I’ve been ten thousand miles in the mouth of a graveyard.
He sent in his stead an early ballad, “A Hard Rain’s A-Gonna Fall,” sung by Patti Smith. The New Yorker called her performance, with full orchestral backing, “transcendent.” Visibly moved, she garbled some lyrics in the second verse:
I saw a black branch with blood that kept drippin’
[Update: Patti Smith reports in the New Yorker that she picked the song.]
Recorded on Dylan’s second album, The Freewheelin’ Bob Dylan (1963), which was his first to feature mostly original songs, Hard Rain had its legendary debut at the Gaslight Cafe in Greenwich Village in 1962, leading the folk singer Dave Van Ronk to name it “the beginning of an artistic revolution.”
Heard the song of a poet who died in the gutter
When Dylan got the Nobel nod back in October, I said that I thought the committee, in this Age of Trumpian and Brexitish Nostalgia, wanted to retrieve and celebrate the “old, weird America” in place of the Orange One’s racist fantasia. The sense that Dylan bears a harsher and truer past seems more intensely pertinent in today’s hard rains. I also think about what Robbie Robertson said about recording the Basement Tapes with Dylan: “He would pull these songs out of nowhere. We didn’t know if he wrote them or if he remembered them.” That’s one task for art: making new things that sound as if they have just crawled out from under ancient stones. He sings a painful, living, entangled past.
I met a young child beside a dead pony
He also sent some words to stand in for his absence at the banquet. Never shy, Bob was thinking about what it felt like to write Hamlet:
I was out on the road when I received this surprising news, and it took me more than a few minutes to properly process it. I began to think about William Shakespeare, the great literary figure. I would reckon he thought of himself as a dramatist. The thought that he was writing literature couldn’t have entered his head. His words were written for the stage. Meant to be spoken not read. When he was writing Hamlet, I’m sure he was thinking about a lot of different things: “Who’re the right actors for these roles?” “How should this be staged?” “Do I really want to set this in Denmark?” His creative vision and ambitions were no doubt at the forefront of his mind, but there were also more mundane matters to consider and deal with. “Is the financing in place?” “Are there enough good seats for my patrons?” “Where am I going to get a human skull?” I would bet that the farthest thing from Shakespeare’s mind was the question “Is this literature?”
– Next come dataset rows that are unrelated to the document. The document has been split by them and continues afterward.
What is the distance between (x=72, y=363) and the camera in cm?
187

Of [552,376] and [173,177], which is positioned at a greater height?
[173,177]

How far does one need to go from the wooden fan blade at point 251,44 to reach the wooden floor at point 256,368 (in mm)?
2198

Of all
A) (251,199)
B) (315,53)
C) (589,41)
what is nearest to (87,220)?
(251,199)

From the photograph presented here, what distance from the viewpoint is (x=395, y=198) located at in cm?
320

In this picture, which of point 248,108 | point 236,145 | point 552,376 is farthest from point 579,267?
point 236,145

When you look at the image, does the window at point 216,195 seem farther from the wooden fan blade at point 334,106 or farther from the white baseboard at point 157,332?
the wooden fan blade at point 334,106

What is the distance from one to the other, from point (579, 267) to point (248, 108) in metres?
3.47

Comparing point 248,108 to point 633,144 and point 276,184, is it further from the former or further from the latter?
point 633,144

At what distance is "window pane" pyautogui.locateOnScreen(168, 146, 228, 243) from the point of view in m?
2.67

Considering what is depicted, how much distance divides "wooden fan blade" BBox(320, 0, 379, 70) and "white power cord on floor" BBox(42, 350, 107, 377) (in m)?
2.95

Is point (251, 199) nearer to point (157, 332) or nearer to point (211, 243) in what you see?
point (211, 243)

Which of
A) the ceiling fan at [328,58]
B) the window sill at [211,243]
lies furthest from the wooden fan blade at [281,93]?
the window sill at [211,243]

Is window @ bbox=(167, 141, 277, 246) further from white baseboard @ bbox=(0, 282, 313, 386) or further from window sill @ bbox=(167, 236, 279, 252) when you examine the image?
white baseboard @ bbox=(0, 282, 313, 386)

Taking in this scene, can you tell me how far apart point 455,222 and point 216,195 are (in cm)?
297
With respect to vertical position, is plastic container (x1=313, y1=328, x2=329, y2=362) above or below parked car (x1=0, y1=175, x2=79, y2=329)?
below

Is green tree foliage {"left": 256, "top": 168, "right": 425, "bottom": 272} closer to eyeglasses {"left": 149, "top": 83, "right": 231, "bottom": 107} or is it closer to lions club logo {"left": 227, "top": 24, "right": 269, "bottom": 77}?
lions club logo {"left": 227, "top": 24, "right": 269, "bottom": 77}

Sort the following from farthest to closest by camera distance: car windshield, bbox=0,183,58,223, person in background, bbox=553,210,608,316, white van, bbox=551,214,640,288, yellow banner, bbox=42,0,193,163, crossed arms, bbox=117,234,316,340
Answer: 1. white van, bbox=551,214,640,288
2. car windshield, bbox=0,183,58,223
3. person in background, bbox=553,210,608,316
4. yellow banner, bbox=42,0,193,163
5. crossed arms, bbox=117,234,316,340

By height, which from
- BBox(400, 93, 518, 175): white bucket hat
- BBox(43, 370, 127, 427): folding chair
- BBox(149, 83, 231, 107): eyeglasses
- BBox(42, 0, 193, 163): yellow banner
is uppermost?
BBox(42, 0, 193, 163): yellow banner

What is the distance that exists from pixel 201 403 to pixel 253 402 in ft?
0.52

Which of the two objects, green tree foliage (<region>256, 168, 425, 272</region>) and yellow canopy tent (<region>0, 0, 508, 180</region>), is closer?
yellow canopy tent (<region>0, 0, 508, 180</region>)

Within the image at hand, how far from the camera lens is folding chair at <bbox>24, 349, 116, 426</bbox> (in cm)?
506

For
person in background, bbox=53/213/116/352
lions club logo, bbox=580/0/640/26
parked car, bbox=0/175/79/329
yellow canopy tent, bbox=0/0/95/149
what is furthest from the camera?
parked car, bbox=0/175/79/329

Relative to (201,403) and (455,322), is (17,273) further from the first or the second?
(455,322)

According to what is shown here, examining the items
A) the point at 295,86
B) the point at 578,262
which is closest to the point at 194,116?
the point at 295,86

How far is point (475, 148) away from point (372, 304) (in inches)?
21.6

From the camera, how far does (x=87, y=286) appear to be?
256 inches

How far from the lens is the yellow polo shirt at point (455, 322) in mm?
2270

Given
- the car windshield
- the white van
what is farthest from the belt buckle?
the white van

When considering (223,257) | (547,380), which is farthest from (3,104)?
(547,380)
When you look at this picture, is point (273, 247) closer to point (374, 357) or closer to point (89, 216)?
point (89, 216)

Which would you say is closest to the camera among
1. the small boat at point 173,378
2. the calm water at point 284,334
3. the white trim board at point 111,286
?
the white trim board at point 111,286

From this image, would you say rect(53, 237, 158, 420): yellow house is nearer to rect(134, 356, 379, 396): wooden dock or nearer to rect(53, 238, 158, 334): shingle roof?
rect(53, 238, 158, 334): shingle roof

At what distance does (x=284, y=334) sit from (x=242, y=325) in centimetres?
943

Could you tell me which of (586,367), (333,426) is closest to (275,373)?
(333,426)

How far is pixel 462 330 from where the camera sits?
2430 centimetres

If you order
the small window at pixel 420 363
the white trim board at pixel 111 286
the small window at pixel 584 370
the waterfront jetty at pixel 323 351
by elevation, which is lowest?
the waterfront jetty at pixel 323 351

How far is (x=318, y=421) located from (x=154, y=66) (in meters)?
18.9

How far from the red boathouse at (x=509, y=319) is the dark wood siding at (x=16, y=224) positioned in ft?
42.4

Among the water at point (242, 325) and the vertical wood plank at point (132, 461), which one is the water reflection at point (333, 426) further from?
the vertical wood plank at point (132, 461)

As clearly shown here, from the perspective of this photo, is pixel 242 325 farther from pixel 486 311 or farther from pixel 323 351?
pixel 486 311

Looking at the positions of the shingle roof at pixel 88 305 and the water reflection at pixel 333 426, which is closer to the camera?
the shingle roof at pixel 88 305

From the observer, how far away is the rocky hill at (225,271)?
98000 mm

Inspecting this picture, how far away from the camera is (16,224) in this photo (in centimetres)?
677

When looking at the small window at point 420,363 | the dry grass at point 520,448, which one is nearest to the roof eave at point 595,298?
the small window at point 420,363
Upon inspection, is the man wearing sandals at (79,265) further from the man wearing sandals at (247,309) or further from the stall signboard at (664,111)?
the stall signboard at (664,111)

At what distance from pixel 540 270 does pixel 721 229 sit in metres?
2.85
Where are you going to get a human skull? What will we do with it now that we have it?
And I’ll tell it and think it and speak it and breath it
In 1963 the Hard Rain was nuclear, but not only. Today’s it’s nativism and racial resentment, but not only.
Bob’s question — “What’ll you do now?” — echoes his dramatist predecessor’s: “that is the question.” Art’s past demands artistic futures.
What will we do now, my darling young ones?